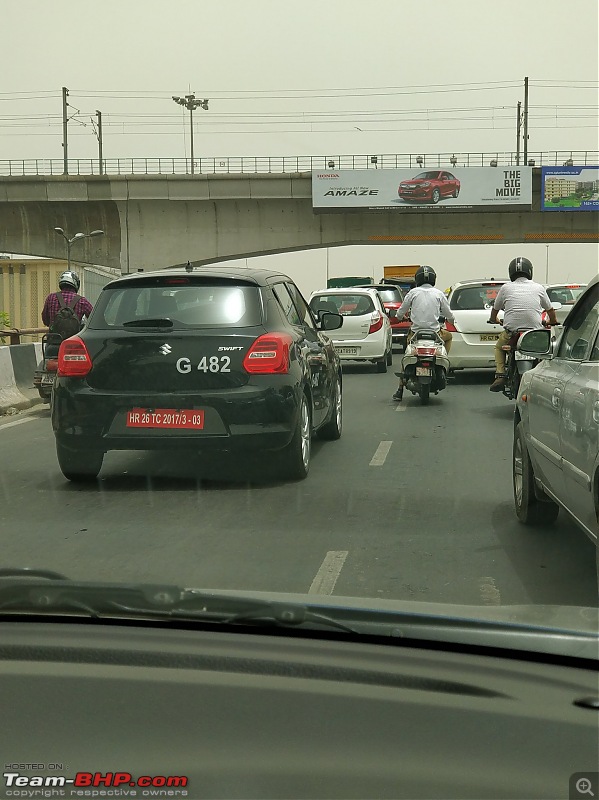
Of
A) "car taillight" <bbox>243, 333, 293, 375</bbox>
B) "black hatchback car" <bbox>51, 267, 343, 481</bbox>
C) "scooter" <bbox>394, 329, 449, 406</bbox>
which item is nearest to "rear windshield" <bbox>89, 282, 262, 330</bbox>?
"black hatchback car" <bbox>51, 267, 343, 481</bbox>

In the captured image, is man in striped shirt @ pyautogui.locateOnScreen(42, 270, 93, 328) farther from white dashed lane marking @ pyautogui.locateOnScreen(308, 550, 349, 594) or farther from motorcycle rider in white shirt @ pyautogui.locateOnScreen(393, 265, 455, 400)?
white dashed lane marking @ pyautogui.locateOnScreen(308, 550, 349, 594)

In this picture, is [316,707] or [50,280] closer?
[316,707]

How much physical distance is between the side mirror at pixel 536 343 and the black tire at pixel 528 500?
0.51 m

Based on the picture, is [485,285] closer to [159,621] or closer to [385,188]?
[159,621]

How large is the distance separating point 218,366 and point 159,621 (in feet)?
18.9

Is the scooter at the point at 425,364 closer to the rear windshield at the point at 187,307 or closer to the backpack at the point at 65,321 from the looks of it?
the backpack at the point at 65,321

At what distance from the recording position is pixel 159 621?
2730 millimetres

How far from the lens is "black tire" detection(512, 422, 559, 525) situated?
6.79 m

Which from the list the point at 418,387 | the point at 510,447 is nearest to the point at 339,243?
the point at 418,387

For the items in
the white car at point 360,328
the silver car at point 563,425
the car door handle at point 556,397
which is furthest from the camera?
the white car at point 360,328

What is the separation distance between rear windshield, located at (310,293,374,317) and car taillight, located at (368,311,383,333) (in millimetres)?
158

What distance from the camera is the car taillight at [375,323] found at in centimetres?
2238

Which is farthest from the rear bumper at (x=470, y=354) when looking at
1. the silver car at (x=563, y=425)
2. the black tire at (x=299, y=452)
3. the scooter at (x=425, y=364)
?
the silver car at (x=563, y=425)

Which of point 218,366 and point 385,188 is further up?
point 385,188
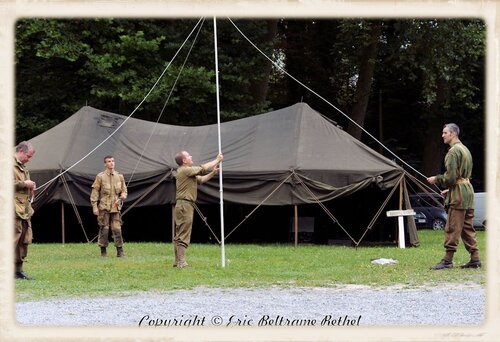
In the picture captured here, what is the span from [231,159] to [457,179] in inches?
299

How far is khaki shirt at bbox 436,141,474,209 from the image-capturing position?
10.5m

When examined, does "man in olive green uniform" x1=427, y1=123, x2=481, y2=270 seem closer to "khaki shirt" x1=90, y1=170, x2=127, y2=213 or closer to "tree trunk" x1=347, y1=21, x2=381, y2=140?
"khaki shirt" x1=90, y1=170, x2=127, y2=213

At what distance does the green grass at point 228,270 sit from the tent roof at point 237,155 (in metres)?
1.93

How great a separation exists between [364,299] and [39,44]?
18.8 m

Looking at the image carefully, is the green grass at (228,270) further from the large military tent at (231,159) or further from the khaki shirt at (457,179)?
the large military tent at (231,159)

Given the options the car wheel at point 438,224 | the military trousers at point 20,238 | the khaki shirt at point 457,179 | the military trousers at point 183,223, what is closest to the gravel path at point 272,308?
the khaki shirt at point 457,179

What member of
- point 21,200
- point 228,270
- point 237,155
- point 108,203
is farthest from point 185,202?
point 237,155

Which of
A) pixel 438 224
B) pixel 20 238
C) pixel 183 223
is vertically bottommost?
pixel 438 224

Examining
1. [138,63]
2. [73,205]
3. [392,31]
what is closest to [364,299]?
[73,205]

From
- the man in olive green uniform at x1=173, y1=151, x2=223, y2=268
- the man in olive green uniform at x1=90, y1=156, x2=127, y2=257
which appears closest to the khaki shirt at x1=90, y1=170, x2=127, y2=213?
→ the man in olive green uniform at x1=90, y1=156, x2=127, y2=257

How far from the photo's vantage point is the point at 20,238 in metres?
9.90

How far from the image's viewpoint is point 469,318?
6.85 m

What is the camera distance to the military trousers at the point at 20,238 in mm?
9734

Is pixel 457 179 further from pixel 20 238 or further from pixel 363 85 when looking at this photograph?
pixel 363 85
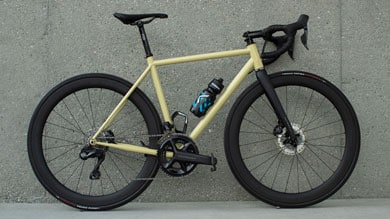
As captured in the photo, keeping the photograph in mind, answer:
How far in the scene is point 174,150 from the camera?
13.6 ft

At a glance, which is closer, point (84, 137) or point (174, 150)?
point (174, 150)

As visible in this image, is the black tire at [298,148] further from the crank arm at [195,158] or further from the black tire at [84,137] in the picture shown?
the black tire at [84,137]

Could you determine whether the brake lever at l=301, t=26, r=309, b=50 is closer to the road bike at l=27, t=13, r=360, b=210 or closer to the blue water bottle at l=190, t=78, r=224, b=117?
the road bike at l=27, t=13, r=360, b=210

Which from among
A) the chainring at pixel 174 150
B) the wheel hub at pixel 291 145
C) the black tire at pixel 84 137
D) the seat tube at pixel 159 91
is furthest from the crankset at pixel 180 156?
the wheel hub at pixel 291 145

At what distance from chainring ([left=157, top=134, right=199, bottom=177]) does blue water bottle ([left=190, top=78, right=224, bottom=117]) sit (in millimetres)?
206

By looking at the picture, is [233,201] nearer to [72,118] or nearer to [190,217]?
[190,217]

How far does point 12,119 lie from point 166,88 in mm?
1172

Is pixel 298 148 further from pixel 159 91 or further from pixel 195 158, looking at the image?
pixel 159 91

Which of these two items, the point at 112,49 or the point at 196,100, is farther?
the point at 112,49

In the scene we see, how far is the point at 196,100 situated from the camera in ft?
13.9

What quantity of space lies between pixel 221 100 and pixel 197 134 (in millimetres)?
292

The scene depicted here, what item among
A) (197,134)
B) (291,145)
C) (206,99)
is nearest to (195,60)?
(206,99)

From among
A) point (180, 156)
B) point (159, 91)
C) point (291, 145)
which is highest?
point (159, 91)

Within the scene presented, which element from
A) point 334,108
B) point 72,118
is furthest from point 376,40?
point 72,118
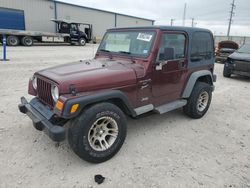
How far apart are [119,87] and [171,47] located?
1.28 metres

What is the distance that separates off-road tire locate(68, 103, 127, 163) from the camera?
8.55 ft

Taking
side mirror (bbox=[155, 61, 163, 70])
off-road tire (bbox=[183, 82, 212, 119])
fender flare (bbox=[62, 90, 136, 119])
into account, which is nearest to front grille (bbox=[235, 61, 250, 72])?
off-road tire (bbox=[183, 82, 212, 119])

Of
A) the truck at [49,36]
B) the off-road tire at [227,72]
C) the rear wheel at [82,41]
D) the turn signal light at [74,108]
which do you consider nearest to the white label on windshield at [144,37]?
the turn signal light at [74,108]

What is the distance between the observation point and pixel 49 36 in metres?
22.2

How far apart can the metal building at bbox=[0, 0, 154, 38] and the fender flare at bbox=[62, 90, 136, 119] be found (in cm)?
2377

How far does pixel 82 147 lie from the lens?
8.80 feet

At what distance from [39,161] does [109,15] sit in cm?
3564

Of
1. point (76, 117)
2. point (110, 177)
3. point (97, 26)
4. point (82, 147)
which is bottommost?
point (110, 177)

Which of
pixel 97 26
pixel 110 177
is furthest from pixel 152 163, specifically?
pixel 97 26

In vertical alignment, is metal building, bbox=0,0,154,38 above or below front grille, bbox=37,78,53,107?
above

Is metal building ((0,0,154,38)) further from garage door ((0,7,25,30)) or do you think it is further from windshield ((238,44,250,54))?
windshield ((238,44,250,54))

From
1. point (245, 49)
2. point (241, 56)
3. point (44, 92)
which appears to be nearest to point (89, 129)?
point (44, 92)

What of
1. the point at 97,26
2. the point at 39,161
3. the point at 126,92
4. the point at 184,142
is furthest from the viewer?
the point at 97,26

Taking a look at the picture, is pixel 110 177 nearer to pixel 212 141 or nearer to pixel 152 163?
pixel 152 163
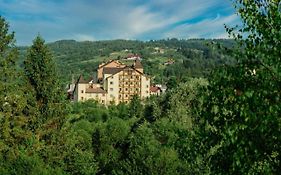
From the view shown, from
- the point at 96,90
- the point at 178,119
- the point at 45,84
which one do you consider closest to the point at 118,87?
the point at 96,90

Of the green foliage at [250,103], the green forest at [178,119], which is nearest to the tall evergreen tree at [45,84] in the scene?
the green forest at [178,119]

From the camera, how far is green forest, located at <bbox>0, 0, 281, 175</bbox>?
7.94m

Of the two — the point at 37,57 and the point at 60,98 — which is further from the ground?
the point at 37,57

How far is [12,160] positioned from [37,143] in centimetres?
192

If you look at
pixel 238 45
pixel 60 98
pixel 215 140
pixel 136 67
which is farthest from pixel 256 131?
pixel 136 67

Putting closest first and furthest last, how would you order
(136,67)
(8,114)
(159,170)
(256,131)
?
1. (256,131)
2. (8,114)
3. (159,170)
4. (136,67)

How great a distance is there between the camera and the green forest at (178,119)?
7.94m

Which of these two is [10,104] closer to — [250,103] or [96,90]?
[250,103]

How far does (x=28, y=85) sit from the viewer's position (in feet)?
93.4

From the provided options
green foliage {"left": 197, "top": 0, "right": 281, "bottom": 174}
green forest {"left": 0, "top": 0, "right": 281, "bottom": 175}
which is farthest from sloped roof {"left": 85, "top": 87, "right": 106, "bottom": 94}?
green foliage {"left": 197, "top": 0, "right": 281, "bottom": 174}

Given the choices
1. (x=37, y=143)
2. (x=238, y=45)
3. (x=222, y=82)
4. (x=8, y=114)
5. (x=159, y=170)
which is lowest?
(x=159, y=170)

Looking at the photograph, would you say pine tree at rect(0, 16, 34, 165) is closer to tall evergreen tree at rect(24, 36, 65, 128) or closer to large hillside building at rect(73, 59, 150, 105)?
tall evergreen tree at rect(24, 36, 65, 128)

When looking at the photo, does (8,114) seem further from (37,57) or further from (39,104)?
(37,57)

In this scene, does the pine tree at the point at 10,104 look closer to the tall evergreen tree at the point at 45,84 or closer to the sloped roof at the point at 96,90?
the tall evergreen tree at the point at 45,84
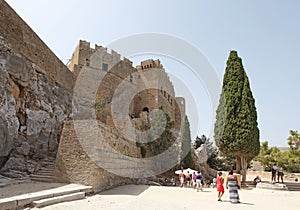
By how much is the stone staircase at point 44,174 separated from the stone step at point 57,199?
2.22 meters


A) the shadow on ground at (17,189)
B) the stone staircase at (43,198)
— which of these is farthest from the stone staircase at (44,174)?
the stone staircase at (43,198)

- - - -

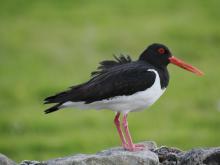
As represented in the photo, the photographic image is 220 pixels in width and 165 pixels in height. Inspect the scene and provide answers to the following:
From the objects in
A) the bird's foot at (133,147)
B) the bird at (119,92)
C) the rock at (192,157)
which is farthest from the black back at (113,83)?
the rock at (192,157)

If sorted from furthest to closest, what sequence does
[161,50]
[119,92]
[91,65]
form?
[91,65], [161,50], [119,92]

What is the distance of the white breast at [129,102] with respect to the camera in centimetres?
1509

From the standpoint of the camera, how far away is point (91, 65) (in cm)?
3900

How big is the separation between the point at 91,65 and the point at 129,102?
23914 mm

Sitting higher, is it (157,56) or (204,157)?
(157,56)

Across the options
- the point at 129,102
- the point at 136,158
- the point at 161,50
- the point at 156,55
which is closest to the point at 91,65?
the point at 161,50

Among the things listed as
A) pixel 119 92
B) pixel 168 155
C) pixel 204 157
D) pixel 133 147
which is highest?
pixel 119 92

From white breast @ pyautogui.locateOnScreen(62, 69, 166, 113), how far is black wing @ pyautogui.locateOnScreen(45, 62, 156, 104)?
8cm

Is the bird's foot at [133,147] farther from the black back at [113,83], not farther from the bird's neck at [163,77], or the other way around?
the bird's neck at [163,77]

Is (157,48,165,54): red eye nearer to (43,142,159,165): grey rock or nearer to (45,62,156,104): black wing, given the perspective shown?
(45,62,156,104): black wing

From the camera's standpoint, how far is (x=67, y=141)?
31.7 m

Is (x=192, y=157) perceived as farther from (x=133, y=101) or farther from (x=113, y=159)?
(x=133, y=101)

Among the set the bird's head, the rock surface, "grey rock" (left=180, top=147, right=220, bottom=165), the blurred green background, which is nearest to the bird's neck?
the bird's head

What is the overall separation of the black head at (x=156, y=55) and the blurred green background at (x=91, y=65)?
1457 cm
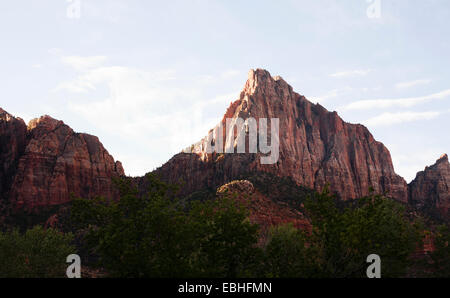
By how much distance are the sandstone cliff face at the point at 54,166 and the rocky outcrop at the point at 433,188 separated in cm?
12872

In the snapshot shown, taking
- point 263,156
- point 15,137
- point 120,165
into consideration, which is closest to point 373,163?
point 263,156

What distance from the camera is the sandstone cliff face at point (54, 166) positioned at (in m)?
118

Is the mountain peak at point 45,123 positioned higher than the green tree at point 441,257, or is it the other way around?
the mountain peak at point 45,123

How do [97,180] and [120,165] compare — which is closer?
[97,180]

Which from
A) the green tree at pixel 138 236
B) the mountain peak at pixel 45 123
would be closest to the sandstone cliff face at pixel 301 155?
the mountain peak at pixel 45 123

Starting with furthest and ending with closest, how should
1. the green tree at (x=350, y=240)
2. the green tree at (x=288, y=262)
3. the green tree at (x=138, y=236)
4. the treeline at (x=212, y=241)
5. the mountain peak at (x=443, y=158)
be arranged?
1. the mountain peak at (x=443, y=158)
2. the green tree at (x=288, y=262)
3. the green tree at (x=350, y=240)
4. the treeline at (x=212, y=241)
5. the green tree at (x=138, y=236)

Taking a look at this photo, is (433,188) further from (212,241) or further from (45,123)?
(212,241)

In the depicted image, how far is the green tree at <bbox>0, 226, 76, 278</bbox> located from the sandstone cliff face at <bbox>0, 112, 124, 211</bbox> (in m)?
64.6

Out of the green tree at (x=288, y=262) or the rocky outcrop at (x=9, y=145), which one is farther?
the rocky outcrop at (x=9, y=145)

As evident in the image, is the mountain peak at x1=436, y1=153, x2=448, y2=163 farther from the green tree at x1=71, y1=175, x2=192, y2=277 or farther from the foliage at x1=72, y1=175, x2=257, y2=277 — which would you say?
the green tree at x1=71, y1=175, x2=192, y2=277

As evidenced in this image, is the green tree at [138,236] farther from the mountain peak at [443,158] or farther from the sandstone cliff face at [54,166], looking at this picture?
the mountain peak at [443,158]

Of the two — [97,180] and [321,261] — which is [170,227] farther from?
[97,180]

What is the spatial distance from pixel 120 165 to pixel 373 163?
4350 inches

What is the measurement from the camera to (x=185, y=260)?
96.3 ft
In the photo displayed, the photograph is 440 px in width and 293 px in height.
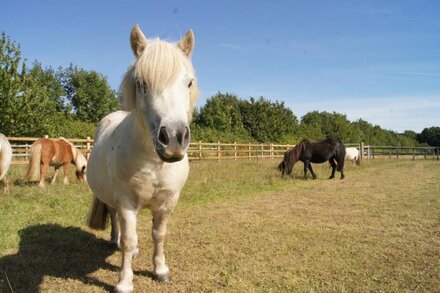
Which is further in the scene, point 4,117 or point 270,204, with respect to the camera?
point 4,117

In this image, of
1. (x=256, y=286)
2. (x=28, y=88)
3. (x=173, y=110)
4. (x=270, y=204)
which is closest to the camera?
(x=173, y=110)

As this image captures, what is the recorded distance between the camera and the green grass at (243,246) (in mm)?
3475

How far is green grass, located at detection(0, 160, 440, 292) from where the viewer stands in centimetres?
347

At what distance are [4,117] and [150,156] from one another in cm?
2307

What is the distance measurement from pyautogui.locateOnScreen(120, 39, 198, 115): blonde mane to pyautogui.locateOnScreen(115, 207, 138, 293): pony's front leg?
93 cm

- - - -

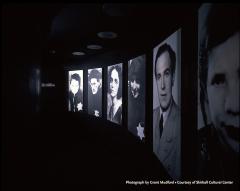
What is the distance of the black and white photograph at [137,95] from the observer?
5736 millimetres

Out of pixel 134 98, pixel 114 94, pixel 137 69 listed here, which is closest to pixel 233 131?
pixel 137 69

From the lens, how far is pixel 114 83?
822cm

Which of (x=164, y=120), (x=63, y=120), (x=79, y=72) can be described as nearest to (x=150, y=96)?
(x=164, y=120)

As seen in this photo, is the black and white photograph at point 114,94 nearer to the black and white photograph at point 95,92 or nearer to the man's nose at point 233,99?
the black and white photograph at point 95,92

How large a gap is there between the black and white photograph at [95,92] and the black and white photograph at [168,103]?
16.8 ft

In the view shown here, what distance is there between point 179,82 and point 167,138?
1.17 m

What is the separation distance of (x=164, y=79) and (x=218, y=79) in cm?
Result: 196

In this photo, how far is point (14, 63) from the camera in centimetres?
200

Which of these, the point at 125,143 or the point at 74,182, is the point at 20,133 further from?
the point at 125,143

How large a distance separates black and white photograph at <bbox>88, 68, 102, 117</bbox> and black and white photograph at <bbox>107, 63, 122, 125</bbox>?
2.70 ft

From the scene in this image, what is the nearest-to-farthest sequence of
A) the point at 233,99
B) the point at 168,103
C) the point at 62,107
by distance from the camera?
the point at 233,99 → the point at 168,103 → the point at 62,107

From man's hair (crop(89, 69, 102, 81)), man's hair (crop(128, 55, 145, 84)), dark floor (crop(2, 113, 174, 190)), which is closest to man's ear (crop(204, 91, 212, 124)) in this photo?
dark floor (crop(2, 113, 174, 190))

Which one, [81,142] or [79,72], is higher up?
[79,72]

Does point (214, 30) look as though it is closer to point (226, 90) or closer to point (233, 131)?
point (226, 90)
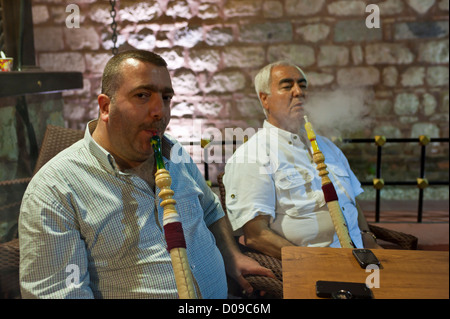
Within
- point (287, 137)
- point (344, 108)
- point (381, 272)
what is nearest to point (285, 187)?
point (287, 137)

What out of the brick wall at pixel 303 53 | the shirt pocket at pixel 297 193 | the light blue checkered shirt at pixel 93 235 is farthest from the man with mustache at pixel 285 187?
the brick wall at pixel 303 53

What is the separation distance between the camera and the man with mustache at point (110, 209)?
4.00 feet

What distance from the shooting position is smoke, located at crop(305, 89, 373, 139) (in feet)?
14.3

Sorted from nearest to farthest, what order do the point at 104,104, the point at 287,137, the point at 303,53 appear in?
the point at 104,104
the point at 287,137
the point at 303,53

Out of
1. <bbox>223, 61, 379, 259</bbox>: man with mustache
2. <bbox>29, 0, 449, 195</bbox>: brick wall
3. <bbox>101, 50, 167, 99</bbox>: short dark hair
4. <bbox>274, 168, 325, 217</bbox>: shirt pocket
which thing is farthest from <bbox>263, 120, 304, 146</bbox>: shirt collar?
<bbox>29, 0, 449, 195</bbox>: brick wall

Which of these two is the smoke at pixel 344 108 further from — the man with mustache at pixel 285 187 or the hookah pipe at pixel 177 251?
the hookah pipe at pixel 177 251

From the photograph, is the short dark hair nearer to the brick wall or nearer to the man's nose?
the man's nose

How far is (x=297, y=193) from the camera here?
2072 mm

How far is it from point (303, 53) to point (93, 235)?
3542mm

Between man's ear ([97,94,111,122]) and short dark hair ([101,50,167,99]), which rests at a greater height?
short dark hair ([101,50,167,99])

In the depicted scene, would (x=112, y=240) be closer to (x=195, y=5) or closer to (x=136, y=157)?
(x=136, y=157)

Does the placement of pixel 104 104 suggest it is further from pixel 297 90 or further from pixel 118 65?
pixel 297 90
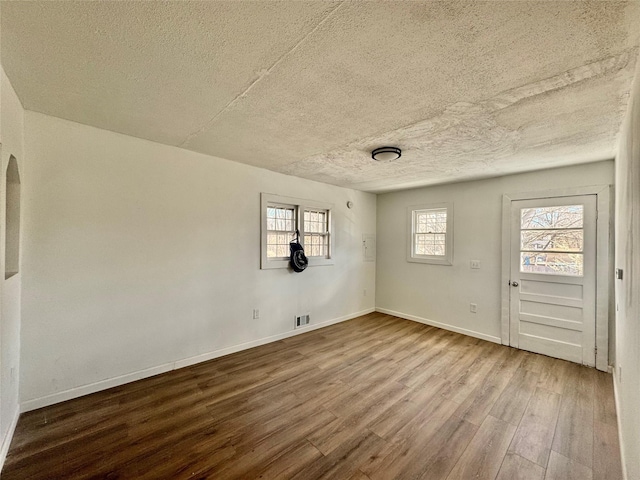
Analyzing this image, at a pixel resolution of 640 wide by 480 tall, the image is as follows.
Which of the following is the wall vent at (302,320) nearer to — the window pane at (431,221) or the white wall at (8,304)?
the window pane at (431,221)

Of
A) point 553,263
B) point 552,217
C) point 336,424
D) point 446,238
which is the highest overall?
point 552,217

- - - -

What this task involves:
Can you quote the records word for word, starting at the line containing "When looking at the" and ending at the line containing "2.22 meters", with the picture left out?

Solution to this task:
When looking at the photo, does (8,114) seem further from (37,57) or further from (39,104)?
(37,57)

In this scene, does the pine tree at the point at 10,104 look closer to the tall evergreen tree at the point at 45,84 or closer to the sloped roof at the point at 96,90?
the tall evergreen tree at the point at 45,84
By how much is the stone staircase at point 44,174 separated from the stone step at point 57,199?
2.22 meters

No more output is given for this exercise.